- WHAT IS EXPECTED -
Return all of the data exactly, with nothing left out but the pictures.
----- EXTRACTED RECORDS -----
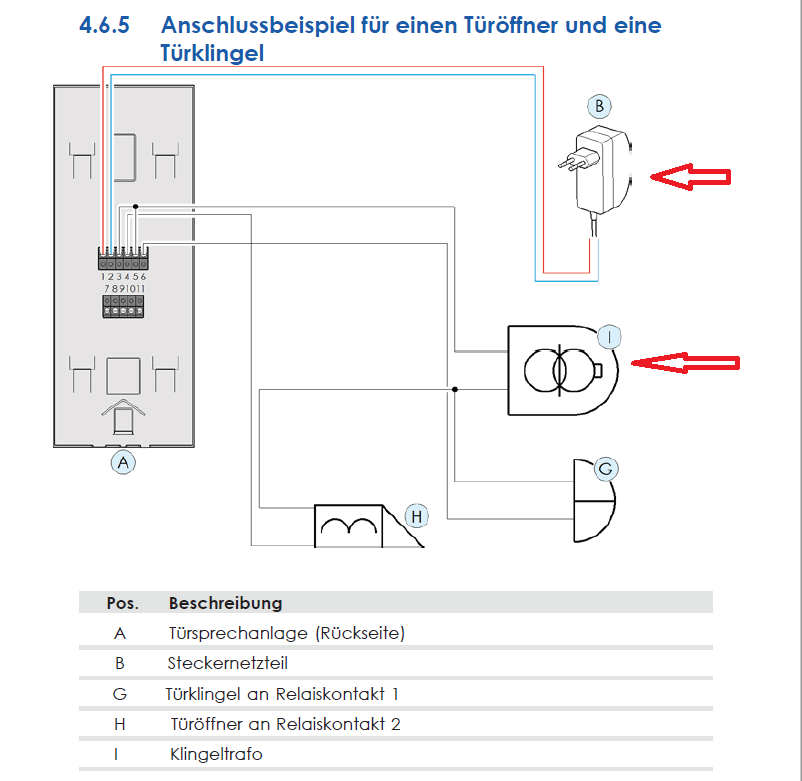 4.6.5 Anschlussbeispiel für einen Türöffner und eine Türklingel

B

1 2 3 4 5 6

7 8 9 10 11

I

A

G

H

| Pos. | Beschreibung |
|---|---|
| A | Türsprechanlage (Rückseite) |
| B | Steckernetzteil |
| G | Türklingel an Relaiskontakt 1 |
| H | Türöffner an Relaiskontakt 2 |
| I | Klingeltrafo |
-----
- ANSWER FOR THIS EXERCISE -
 4.6.5 Anschlussbeispiel für einen Türöffner und eine Türklingel

B

1 2 3 4 5 6

7 8 9 10 11

I

A

G

H

| Pos. | Beschreibung |
|---|---|
| A | Türsprechanlage (Rückseite) |
| B | Steckernetzteil |
| G | Türklingel an Relaiskontakt 1 |
| H | Türöffner an Relaiskontakt 2 |
| I | Klingeltrafo |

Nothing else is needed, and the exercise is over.